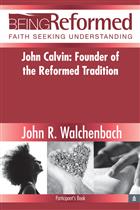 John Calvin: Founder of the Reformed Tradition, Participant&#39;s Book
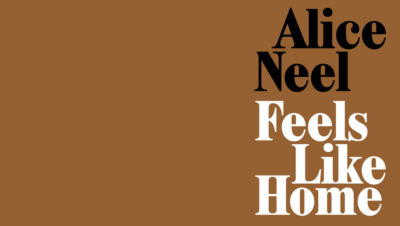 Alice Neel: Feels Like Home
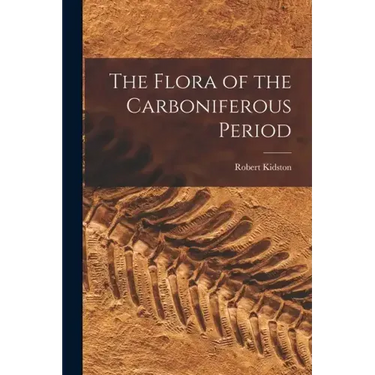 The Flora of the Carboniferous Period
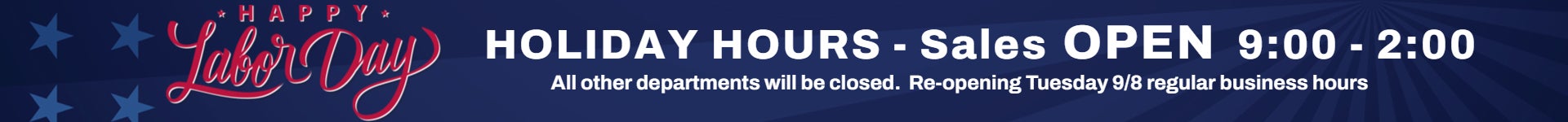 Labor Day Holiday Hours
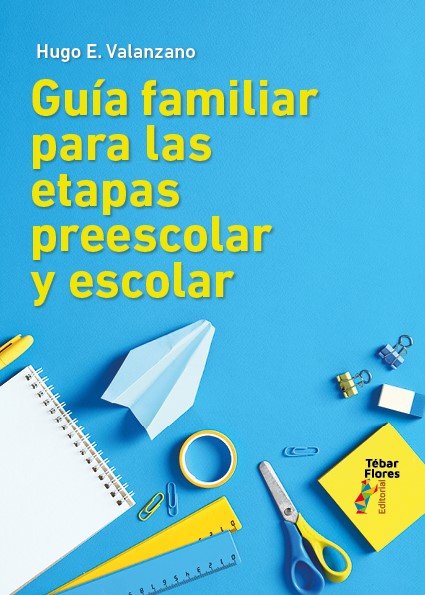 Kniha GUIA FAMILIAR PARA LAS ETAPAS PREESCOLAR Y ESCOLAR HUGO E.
==
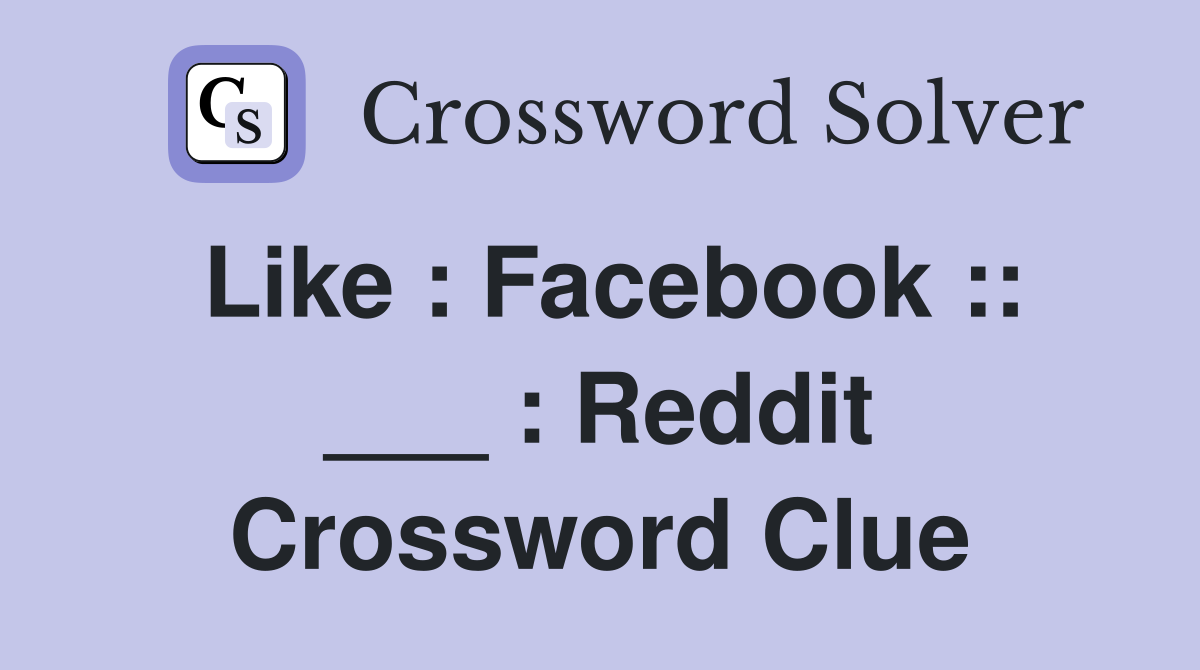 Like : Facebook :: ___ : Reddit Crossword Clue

INSTRUCTIONS TO FOLLOW: Could you rewrite the part that opens with the row containing "John Calvin: Founder" and closes with the row containing "Kniha GUIA FAMILIAR", changing "Carboniferous" to "Permian" and leaving everything else the same? Leave the pictures out of your answer.

ANSWER TO THIS PROBLEM:
 John Calvin: Founder of the Reformed Tradition, Participant&#39;s Book
 Alice Neel: Feels Like Home
 The Flora of the Permian Period
 Labor Day Holiday Hours
 Kniha GUIA FAMILIAR PARA LAS ETAPAS PREESCOLAR Y ESCOLAR HUGO E.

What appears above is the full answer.